§ **Document**:
☆ ☆ ☆ ☆
My dad worked for BT all his life. He started as an engineer and went on to become a manager. And my mum had a lot of part-time jobs. She worked in a shop and as a cook in a pub. The work ethic was always there, and I picked that up from them.

I didn’t know about gangsters when I was a child – that certainly wasn’t the type of thing my parents would talk about. But as I got older and started going out to clubs, often the people I ended up going out with and mixing with did move in those circles. There was a bit of a myth about certain people, but I was never in awe of any of them.

The way I was brought up is that people are just people. Someone who’s been in the papers or on the telly is still just a person. You go and talk to them as you would anybody else. My mum and dad never brought me up to put anyone on a pedestal, especially not a man. I was always taught that I was equal to anyone else.

When I left school, I worked for a while as a secretary in the City. My aim was to save up to put a deposit down on a house, so I started topping up my wages by doing lap dancing on the side. I started off in London then did it locally at the weekends. Then I worked out I could get more money doing the dancing than the City job, so I did that full time.

It’s funny people always think lap dancing is somehow exploitative or demeaning, but I absolutely loved it. Best job I ever had. It was like going out clubbing every night, only you’d come home with loads of money!

Soon I had enough to get a mortgage on a house and things were going pretty well. I had plenty of money, a job I loved; I wasn’t looking for anything else.

Then one night in March 2006, the manager of the club said there was a group coming in to celebrate a birthday, and he mentioned the name Carlton Leach. Even though I’d later tell Carlton I’d never heard of him, just to make sure he didn’t get big-headed, I’d actually met him once or twice years before when I was with an ex-boyfriend who vaguely knew him. But that night it didn’t really register. All I was interested in was the fact that a big group meant more dances – and more money.

Carlton’s group came in quite late. I was walking by and a friend of his stopped me and called me over. ‘I’d like you to have a dance with my friend,’ he told me, and he paid for Carlton to have a dance with me. It wasn’t love at first sight. For a start, it was his forty-seventh birthday and I was only twenty-seven, so there’s a twenty-year age gap. But more to the point, as far as I was concerned I was at work and he was a paying customer. I was just there to get money to pay my mortgage. I wasn’t interested in anything else. But after the dance we got chatting, and I started thinking he was really funny – nice and friendly. He didn’t come over as a show-off at all. And he seemed genuinely interested in me, asking me lots of questions.
☆ ☆ ☆ ☆
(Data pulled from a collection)
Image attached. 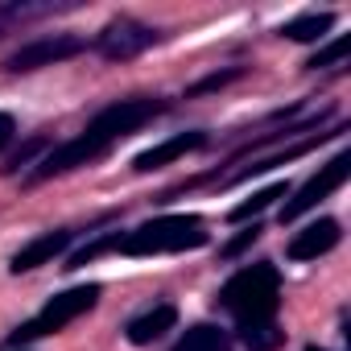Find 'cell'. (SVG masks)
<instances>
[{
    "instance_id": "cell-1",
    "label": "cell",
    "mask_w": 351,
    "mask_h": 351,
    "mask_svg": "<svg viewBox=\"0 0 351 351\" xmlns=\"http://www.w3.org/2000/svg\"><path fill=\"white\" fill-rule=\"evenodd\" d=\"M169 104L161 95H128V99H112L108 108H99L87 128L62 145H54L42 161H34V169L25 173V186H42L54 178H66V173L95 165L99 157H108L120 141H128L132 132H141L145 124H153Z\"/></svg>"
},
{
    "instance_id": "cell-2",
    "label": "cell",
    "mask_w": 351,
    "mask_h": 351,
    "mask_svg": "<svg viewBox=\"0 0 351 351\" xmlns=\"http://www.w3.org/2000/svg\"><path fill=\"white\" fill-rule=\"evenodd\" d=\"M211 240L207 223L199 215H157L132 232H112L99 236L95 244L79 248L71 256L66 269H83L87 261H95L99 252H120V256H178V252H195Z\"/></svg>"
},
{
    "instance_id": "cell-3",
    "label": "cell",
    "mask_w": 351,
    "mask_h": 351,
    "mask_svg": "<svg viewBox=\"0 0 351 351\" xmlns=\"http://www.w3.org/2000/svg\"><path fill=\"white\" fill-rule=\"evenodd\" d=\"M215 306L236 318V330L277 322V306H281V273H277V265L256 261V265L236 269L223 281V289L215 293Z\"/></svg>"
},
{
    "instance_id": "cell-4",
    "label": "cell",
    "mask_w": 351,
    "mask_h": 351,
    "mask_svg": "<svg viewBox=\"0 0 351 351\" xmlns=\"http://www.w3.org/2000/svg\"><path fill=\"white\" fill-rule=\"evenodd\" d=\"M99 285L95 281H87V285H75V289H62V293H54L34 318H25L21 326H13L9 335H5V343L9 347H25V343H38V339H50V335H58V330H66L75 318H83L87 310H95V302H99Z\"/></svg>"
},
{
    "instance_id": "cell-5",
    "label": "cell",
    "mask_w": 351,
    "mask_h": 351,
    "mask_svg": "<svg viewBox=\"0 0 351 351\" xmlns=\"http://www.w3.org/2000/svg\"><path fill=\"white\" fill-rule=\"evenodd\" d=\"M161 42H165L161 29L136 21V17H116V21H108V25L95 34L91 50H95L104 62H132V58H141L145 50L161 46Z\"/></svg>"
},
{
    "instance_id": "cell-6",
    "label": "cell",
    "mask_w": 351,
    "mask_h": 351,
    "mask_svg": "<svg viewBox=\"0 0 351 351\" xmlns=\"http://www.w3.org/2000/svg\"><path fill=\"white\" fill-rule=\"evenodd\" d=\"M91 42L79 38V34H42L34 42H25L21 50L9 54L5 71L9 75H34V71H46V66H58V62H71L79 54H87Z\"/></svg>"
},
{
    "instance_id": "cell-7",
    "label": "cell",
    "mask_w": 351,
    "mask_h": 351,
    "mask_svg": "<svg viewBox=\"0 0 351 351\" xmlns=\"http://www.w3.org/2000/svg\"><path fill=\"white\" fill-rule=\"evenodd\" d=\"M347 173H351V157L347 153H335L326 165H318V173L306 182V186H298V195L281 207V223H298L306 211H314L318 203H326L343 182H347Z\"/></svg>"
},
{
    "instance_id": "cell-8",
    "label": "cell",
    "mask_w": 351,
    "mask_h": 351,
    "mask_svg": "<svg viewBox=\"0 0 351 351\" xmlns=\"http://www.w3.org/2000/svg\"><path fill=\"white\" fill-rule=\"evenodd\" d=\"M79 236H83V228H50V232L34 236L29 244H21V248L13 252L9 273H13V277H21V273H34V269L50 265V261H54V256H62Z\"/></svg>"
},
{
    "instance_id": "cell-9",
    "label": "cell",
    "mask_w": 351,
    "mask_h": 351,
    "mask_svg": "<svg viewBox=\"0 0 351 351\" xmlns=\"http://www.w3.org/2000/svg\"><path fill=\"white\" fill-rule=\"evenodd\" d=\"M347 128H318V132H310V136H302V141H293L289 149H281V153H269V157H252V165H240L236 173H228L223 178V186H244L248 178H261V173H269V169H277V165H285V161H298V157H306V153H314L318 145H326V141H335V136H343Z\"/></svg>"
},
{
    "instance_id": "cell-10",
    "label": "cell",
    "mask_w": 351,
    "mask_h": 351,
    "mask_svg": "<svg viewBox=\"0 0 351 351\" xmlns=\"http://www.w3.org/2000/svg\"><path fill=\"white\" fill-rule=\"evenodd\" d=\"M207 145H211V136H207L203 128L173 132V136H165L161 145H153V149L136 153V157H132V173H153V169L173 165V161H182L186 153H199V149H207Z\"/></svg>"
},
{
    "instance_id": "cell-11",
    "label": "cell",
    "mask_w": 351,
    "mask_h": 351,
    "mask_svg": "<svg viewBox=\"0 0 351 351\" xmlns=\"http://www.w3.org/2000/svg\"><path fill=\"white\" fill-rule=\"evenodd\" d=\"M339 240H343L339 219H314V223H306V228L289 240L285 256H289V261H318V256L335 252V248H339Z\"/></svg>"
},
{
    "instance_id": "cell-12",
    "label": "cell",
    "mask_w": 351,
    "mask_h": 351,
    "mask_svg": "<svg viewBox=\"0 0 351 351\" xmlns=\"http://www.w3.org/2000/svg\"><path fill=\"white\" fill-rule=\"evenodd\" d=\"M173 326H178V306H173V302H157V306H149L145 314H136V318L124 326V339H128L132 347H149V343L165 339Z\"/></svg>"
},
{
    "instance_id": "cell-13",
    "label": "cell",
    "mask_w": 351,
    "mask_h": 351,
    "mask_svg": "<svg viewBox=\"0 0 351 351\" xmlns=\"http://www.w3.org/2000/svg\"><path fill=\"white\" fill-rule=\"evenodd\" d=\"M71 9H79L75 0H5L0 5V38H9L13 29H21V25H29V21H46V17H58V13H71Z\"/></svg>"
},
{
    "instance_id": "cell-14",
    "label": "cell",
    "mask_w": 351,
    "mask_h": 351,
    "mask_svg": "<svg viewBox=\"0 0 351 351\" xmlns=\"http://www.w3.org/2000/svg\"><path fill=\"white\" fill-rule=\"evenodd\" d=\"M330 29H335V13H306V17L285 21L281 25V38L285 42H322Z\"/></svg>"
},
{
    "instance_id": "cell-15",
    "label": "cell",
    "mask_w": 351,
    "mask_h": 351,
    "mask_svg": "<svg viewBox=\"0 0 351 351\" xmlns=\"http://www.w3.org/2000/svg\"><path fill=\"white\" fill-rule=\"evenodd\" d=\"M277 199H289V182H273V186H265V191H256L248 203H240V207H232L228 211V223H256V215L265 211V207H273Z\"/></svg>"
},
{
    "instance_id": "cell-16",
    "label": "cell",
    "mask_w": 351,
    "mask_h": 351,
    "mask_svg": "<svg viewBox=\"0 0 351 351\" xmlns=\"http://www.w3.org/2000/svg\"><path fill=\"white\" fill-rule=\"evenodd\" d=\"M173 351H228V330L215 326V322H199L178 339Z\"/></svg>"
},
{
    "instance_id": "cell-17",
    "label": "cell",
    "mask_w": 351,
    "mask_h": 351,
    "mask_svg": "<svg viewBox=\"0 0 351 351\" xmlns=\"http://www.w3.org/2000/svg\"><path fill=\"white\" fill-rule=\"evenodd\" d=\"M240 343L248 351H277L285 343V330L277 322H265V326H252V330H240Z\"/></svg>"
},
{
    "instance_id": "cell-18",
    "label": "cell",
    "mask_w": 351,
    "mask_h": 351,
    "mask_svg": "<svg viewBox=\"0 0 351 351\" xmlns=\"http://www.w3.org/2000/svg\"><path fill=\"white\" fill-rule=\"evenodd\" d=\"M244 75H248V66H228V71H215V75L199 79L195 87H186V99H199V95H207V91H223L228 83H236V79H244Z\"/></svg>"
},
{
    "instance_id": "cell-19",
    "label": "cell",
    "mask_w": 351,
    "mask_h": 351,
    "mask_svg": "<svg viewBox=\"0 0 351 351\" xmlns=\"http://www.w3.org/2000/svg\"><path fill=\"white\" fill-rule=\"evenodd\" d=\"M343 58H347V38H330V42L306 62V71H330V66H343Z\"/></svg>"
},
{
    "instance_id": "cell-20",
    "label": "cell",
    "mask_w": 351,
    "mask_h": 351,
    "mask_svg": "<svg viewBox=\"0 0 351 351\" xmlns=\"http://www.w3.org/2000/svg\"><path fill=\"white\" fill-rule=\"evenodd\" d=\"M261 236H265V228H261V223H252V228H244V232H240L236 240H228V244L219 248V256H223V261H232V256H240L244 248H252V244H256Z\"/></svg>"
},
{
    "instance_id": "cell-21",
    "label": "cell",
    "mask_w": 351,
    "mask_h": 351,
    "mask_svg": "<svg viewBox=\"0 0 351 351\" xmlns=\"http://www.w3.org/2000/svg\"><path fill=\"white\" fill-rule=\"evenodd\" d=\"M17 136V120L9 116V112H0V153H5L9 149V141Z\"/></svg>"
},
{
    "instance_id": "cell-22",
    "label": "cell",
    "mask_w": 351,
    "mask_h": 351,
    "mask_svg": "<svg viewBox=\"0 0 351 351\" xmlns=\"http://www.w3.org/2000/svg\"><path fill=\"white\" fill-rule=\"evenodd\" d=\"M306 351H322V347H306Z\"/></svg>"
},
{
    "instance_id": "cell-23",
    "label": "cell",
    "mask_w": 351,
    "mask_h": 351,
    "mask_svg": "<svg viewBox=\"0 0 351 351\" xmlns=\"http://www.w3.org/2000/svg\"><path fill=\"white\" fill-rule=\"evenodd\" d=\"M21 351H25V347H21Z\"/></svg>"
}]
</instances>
☆ ☆ ☆ ☆
§ **Written problem A**: Return the memoir passage between "Then one night" and "and more money.", inclusive.
§ **Written problem B**: Continue the memoir passage about meeting Carlton Leach, starting right after its last sentence.
The records are material separate from the memoir passage.

§ **Task response A**:
Then one night in March 2006, the manager of the club said there was a group coming in to celebrate a birthday, and he mentioned the name Carlton Leach. Even though I’d later tell Carlton I’d never heard of him, just to make sure he didn’t get big-headed, I’d actually met him once or twice years before when I was with an ex-boyfriend who vaguely knew him. But that night it didn’t really register. All I was interested in was the fact that a big group meant more dances – and more money.

§ **Task response B**:
I still didn’t let on that I knew who he was or that I remembered meeting him. I don’t like to give anyone a big head. So I asked him questions like ‘what do you do for work’ and things like that. He said he did ‘this and that’, and inside I was thinking: I know exactly what you do.

We spent most of the night chatting and at the end he asked if he could take me out. I said ‘OK’, and he gave me his number. He always jokes now that he had to pay £60 for me to let him give me his number.

When we went out I finally let on that we’d met before and that I had heard a bit about him. He said he remembered meeting me but I’m not sure if he did. I didn’t know what to expect when we went out for that first dinner. I knew to a certain extent what he’d done in the past. But because that kind of thing was never a major fascination to me, I knew only a limited amount. I had a vague impression that he had some kind of ‘gangster’ reputation, but it was never something I’d have gone out of my way to find out so I hadn’t formed any preconceived expectations of him. The way I see it, there’s no point in being judgemental about anybody. You can hear stuff about someone, rumours about them, and half the time it’s all a load of rubbish anyway. You never know until you talk to someone what they’re going to be like. If a friend of mine said, ‘I don’t like so and so’, I’d still give them a chance. Then if I don’t like them, I don’t like them for myself, not because someone else has told me to think like that.

Even though I hadn’t been looking for a relationship, things moved very quickly between us after that first date. We saw each other every day. It’s really weird because I’d never been the kind of person to rush into things. I’d have always been the one saying ‘you must be sensible and take your time’. But right from the start we spent every day together and within two weeks I’d rented out my own house and moved in with him. If someone had told me beforehand I’d be moving in with someone I’d only just met, I’d have said ‘no way’, but it just seemed like the most natural thing in the world.

My family were accepting of him right from the start although I admit I sort of drip-fed them information about him and what he’d done. But if I’m happy, they’re happy. I think some of my friends were a bit worried because it was so out of character for me to rush into anything. Some people asked: ‘Do you not think you should be a bit more cautious?’, and there were others who told me about things he was supposed to have done; they weren’t necessarily scaremongering, but they were warning me to be careful. But I just thought: He’s all right with me.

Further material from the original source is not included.